If you suffer from chronic knee pain related to meniscus damage, don’t hesitate to Schedule an appointment with one of our orthopedic specialists.
The bones of the knee make up one of the largest joints in your body and also one of the most complex. Due to the constantly active nature of the joint, the knee also suffers from wear and tear more than most joints in the body, leading to further issues.
The Meniscus consists of a U-shaped patch of tissue that sits between the shin bone and the leg bone and acts as a shock absorber for the knee.
Patients with A “discoid meniscus” will have knees with thicker than usual menisci, often oval or disc-shaped. A Discoid Meniscus’ shape will make it more prone to injury than a normally shaped meniscus. People born with discoid meniscus may go through their entire lives and never experience any issue with them. If a discoid meniscus does not cause pain or discomfort, no treatment is needed.
Joint Specialists consider Meniscal tears among the most common knee injuries. Athletes, and more specifically those who play contact sports, present a much higher risk for meniscal tears. However, anyone at any age can tear their meniscus.

★ ★ ★ ★ ★ ★ ★

Prompt 1:
Answer these questions about the knee meniscus text:
(a) What does the meniscus act as for the knee?
(b) What shapes are knees with a discoid meniscus often described as having?
(c) Which people present a much higher risk for meniscal tears?
Prompt 2:
Rewrite the knee meniscus text, starting with "Patients with A" and going on through "tear their meniscus.", and replace "contact sports" with "collision sports".

Information provided:
★ ★ ★ ★ ★ ★ ★

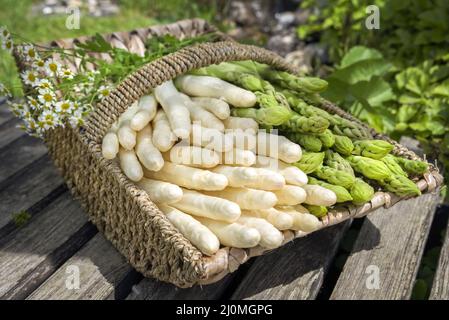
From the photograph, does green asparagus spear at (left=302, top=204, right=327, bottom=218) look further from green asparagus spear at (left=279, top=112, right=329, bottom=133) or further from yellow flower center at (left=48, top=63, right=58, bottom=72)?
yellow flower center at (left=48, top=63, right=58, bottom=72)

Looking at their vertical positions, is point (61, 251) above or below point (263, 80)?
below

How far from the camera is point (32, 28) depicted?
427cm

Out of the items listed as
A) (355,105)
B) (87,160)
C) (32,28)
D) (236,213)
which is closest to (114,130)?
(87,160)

★ ★ ★ ★ ★ ★ ★

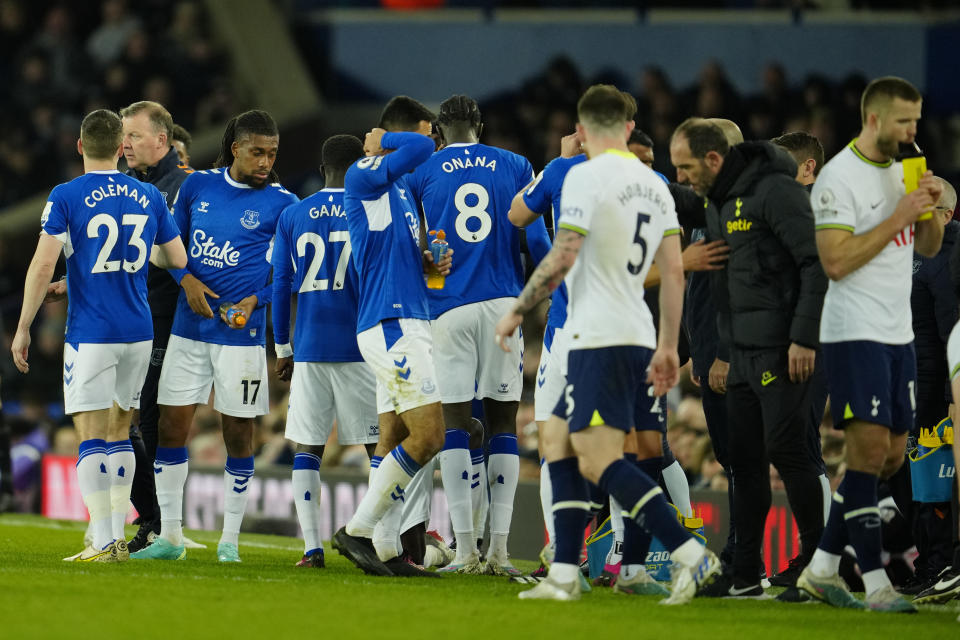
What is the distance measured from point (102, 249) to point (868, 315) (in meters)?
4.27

★ ★ ★ ★ ★ ★ ★

Task result 1:
(a) A shock absorber.
(b) Oval or disc-shaped.
(c) Athletes, and more specifically those who play contact sports.

Task result 2:
Patients with A “discoid meniscus” will have knees with thicker than usual menisci, often oval or disc-shaped. A Discoid Meniscus’ shape will make it more prone to injury than a normally shaped meniscus. People born with discoid meniscus may go through their entire lives and never experience any issue with them. If a discoid meniscus does not cause pain or discomfort, no treatment is needed.
Joint Specialists consider Meniscal tears among the most common knee injuries. Athletes, and more specifically those who play collision sports, present a much higher risk for meniscal tears. However, anyone at any age can tear their meniscus.